By the end of 2024, around 155,000 mortgages are set to reach this cliff, with another 450,000 expiring in 2024. Since the peak of pandemic-driven fixed-rate mortgages in 2022, the proportion of borrowers opting for fixed-rate loans has decreased substantially.
Mortgage Stress and Short-Term Resales
Despite the recent slight uptick in inflation, the impact of rising interest rates is evident in the housing market. Property data and analytics firm CoreLogic reported an increase in properties being sold at a loss, with the portion of loss-making short-term resales rising from 2.7% to 9.7% over the past year.
Moreover, short-term resales reached a record high in August, comprising 16% of all property listings for homes owned for less than three years. While late mortgage payments have increased slightly, they remain at low levels compared to the height of the pandemic.

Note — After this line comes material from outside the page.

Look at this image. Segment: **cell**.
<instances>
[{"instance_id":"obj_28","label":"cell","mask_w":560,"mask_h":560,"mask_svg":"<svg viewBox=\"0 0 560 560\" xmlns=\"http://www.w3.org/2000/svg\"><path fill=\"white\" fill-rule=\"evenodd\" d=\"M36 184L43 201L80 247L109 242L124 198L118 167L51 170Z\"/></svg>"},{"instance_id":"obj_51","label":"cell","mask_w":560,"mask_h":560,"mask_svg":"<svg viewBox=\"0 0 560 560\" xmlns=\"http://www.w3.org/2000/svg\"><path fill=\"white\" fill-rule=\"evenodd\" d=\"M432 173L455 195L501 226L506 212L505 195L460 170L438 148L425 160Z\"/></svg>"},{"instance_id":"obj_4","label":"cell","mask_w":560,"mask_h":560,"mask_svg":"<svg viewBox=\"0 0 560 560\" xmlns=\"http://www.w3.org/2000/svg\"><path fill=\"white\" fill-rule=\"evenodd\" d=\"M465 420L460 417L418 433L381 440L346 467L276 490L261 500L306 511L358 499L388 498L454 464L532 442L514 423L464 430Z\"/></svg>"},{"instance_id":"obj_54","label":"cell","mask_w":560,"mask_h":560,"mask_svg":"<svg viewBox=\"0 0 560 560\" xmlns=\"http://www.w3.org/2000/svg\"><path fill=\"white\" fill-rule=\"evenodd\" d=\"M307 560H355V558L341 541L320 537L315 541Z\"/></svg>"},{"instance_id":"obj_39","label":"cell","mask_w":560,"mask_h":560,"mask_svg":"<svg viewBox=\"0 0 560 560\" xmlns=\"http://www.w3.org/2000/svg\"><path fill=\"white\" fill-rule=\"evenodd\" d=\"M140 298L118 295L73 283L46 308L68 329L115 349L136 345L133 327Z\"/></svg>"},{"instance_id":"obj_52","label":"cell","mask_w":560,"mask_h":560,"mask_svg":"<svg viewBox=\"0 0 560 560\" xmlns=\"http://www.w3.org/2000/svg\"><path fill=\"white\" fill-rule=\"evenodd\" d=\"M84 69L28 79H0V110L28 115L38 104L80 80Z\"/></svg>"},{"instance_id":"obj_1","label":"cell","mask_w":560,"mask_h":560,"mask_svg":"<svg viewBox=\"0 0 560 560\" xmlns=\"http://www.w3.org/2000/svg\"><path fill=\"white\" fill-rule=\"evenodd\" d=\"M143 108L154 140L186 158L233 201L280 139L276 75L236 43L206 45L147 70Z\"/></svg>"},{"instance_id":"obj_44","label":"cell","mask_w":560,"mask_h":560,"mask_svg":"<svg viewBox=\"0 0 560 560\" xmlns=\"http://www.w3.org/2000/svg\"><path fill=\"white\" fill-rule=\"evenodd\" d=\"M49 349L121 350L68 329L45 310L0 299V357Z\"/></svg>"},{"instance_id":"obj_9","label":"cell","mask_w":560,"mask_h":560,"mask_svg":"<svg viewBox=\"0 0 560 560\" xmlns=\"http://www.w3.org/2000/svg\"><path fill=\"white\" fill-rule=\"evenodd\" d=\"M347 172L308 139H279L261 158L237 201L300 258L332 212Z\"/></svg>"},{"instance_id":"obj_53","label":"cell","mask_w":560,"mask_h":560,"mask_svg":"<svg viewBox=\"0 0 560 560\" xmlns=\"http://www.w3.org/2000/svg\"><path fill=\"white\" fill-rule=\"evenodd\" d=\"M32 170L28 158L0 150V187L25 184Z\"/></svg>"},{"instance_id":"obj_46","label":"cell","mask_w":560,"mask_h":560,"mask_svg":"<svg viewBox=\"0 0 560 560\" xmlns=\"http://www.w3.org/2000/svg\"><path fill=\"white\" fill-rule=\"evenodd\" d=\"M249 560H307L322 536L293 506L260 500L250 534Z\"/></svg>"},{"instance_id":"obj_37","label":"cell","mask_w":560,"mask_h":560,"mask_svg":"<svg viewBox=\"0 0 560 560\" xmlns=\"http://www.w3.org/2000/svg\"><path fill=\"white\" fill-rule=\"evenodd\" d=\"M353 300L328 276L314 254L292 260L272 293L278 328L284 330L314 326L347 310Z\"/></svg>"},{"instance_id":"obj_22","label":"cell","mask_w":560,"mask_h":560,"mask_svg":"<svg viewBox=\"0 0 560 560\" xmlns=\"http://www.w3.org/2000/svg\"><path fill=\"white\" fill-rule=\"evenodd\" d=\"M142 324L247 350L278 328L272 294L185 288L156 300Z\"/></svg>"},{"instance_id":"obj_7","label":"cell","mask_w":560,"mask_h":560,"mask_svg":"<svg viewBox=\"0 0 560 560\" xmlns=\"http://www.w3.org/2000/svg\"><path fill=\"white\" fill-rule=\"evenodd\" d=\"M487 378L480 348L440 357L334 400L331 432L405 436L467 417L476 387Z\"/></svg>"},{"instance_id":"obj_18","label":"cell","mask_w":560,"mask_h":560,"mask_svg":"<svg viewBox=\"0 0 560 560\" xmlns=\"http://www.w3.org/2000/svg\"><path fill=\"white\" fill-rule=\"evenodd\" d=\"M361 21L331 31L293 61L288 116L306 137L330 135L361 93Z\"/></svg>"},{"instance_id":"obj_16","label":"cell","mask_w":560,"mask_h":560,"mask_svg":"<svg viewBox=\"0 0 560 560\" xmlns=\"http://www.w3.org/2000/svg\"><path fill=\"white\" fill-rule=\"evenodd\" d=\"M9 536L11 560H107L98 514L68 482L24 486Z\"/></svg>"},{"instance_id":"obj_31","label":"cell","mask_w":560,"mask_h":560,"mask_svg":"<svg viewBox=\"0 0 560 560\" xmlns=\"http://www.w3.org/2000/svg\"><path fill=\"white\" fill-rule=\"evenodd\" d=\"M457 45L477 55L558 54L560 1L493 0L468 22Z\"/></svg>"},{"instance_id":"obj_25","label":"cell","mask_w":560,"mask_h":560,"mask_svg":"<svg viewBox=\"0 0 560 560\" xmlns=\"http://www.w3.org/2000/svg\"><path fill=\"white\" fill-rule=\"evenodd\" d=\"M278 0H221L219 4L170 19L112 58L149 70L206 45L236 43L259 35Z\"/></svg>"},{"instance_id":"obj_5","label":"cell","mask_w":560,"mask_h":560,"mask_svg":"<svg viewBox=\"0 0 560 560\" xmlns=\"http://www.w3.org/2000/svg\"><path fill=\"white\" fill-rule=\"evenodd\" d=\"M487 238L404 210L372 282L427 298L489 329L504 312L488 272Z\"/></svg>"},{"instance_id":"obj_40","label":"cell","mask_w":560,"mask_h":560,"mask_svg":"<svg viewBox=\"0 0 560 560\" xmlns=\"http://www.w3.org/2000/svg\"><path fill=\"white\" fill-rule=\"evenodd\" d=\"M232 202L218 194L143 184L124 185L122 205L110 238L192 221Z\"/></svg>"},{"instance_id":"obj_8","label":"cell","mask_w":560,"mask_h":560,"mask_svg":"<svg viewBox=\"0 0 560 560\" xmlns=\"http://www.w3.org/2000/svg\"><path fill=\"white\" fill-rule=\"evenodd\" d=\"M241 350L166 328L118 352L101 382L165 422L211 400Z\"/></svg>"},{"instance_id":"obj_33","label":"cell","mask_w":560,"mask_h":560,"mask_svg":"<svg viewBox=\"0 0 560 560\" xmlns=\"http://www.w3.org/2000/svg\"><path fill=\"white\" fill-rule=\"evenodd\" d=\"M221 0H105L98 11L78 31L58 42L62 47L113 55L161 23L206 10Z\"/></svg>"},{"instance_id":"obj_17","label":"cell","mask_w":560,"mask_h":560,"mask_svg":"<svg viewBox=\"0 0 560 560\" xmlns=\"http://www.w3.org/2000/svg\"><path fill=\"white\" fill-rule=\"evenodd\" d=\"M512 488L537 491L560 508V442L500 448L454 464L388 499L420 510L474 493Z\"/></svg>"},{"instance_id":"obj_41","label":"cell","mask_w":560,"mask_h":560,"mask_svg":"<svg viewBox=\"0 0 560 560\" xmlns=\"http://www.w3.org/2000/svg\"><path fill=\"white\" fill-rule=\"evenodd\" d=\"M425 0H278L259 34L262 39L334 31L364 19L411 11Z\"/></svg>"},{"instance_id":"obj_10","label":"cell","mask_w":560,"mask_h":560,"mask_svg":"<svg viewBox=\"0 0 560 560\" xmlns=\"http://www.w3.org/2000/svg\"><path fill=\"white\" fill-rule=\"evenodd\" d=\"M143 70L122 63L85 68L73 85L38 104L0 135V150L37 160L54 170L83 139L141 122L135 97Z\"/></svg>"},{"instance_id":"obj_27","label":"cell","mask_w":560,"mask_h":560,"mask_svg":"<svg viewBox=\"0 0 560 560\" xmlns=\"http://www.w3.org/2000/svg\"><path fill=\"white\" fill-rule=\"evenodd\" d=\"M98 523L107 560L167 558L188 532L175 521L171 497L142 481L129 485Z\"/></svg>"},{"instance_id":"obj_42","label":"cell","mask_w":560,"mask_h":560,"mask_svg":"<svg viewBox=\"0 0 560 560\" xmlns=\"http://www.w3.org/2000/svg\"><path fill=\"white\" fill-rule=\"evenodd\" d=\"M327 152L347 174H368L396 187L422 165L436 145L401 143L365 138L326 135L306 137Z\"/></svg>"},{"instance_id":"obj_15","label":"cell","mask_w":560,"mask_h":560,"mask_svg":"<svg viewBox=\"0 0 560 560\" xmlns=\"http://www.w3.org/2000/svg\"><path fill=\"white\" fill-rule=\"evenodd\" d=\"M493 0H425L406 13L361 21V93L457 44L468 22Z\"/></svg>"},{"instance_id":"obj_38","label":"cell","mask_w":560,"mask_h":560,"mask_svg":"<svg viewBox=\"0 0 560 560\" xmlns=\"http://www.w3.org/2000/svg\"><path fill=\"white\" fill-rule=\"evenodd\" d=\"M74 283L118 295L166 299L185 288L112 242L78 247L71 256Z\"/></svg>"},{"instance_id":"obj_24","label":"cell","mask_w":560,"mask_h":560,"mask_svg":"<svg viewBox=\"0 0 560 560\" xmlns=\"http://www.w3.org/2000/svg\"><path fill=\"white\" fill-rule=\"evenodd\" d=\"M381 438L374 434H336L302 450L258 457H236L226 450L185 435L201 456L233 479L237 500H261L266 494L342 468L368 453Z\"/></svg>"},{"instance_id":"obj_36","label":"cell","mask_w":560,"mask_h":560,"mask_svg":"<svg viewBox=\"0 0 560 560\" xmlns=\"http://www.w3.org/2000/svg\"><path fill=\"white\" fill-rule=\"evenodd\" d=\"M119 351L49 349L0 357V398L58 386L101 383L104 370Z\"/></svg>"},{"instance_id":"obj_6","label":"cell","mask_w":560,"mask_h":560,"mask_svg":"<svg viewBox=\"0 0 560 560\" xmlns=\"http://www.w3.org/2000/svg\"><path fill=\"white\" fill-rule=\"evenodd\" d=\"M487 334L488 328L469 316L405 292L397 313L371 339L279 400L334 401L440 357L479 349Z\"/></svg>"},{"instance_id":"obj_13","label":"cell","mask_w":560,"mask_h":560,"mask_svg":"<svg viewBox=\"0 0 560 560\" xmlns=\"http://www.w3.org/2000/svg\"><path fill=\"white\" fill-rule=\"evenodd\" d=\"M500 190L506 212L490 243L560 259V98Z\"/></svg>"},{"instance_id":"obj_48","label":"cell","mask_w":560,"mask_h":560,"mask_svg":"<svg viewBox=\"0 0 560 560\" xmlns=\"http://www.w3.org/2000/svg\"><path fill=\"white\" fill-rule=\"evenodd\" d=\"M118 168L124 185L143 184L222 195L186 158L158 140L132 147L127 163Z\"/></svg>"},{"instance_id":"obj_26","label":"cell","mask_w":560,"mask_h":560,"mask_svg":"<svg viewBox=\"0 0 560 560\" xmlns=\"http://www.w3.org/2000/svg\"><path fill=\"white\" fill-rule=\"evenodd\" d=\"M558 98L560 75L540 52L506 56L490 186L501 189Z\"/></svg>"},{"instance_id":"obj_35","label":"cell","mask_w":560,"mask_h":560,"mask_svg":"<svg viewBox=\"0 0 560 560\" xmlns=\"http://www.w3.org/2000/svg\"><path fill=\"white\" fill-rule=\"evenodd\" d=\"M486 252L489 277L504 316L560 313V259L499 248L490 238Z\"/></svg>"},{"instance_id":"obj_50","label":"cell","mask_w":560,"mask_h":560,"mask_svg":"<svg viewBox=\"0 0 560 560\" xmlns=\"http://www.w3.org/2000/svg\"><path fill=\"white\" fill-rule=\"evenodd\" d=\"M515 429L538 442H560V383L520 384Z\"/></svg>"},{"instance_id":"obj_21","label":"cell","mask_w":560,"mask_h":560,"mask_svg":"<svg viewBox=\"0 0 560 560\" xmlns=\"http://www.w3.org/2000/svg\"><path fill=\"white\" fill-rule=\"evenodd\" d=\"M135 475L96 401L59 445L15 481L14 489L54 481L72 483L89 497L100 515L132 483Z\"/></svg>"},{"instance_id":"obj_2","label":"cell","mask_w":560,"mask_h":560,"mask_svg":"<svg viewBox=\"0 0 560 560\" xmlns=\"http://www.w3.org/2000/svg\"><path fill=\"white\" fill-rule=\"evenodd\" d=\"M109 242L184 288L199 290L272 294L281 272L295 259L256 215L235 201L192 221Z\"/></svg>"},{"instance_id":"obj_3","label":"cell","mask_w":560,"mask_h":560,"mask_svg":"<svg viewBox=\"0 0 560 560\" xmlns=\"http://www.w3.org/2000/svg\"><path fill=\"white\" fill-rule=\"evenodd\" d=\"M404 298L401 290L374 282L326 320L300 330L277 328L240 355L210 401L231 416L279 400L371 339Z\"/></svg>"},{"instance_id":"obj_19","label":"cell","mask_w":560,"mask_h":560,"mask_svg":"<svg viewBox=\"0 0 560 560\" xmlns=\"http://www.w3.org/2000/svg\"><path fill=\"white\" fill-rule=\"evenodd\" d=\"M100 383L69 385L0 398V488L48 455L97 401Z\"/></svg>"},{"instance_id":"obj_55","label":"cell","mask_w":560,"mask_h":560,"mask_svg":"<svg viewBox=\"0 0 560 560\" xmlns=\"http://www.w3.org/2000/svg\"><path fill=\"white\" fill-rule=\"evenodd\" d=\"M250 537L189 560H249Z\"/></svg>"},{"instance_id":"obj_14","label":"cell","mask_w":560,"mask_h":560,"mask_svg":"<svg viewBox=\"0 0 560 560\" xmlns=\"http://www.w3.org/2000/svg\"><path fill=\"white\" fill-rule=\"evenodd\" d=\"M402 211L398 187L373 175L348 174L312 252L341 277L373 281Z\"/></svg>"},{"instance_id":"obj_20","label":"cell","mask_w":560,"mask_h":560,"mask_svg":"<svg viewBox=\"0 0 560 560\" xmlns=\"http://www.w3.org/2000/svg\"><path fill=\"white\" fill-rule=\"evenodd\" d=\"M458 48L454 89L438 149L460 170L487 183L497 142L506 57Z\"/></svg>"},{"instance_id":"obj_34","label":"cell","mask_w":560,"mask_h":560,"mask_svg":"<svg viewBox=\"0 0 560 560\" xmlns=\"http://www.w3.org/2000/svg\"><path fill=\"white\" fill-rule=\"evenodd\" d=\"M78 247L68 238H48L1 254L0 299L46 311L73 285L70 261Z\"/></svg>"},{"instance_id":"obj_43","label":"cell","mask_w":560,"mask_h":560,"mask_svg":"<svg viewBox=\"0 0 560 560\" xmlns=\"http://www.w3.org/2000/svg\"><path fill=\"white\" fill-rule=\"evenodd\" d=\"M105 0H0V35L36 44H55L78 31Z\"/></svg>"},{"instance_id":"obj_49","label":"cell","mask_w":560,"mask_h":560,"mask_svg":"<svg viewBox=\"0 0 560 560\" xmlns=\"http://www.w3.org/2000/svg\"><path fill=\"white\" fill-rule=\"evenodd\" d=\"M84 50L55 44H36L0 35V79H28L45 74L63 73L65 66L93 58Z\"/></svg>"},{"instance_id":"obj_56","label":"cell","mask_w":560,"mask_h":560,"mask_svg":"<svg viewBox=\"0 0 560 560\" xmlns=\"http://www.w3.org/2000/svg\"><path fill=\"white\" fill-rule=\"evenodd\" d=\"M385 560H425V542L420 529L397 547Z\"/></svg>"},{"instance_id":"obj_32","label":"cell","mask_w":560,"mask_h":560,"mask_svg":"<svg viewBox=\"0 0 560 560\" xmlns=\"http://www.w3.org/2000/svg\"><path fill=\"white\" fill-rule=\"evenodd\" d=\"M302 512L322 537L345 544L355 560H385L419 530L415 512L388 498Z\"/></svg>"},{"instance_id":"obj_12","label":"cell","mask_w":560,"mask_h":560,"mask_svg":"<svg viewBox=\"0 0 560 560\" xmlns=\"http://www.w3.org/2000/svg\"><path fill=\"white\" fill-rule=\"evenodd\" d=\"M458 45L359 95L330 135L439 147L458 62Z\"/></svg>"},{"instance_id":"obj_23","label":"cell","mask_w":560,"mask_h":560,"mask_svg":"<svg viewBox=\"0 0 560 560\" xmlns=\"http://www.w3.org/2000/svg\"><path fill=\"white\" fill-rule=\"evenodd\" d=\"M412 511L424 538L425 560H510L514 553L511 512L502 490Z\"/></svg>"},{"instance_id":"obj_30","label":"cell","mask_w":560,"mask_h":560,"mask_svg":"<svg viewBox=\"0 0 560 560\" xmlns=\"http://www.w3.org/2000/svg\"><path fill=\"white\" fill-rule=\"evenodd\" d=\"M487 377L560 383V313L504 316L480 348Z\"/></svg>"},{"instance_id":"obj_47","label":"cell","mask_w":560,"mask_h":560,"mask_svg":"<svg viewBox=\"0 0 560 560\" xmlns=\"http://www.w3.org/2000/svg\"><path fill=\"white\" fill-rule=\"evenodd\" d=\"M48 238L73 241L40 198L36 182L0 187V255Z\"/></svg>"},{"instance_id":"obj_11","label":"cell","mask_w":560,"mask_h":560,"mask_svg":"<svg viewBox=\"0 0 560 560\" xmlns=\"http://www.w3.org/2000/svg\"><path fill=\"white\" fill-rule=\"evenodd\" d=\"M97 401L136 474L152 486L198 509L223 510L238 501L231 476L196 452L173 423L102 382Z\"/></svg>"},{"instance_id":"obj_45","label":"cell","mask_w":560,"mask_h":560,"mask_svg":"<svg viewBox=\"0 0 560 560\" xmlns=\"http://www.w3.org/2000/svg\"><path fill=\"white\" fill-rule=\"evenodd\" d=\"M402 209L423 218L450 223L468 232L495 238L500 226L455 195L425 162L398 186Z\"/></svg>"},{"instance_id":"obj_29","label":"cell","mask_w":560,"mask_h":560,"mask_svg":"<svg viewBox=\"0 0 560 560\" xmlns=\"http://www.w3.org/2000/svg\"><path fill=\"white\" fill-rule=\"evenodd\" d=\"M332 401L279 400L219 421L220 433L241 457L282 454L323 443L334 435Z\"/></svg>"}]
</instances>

Planning Ahead and Seeking Solutions
The expiration of fixed-rate loans has raised concerns about potential mortgage defaults. However, this has not materialized for several reasons. Many homeowners have taken advantage of the opportunity to refinance or negotiate better rates with their banks.
Additionally, some have used the lockdown period to make extra mortgage payments or have benefited from pay raises. Nevertheless, there’s a risk that some borrowers may face financial difficulties down the road if they are not prepared.
What Can You Do?
- Review Your Finances: Assess your current financial situation, including savings, income, and expenses. Identify areas where you can cut back to create a financial cushion.
- Contact Your Lender: If you anticipate challenges, don’t hesitate to contact your lender. Some borrowers have successfully negotiated hardship policies or refinanced their loans. Discover your ideal home loan lender ideal home lender to match your unique financial needs and preferences. You can book your appointment now.
- Plan for Rate Rises: While the RBA may not increase rates immediately, it’s wise to prepare for the possibility. Calculate how rate hikes may affect your mortgage payments and budget accordingly.
- Explore Refinancing: Investigate whether refinancing your mortgage at a lower rate makes sense for your financial situation. This could potentially lower your monthly payments.
- Create a Contingency Plan: Consider creating an emergency fund to cover unexpected expenses. Having a financial safety net can ease the pressure during tough times.
In conclusion, while the RBA’s October decision may not bring an interest rate increase, homeowners should stay vigilant and be prepared for potential changes. Navigating the fixed-rate mortgage cliff requires careful financial planning and proactive communication with lenders. By taking these steps, you can better safeguard your financial well-being and weather any economic uncertainties that lie ahead.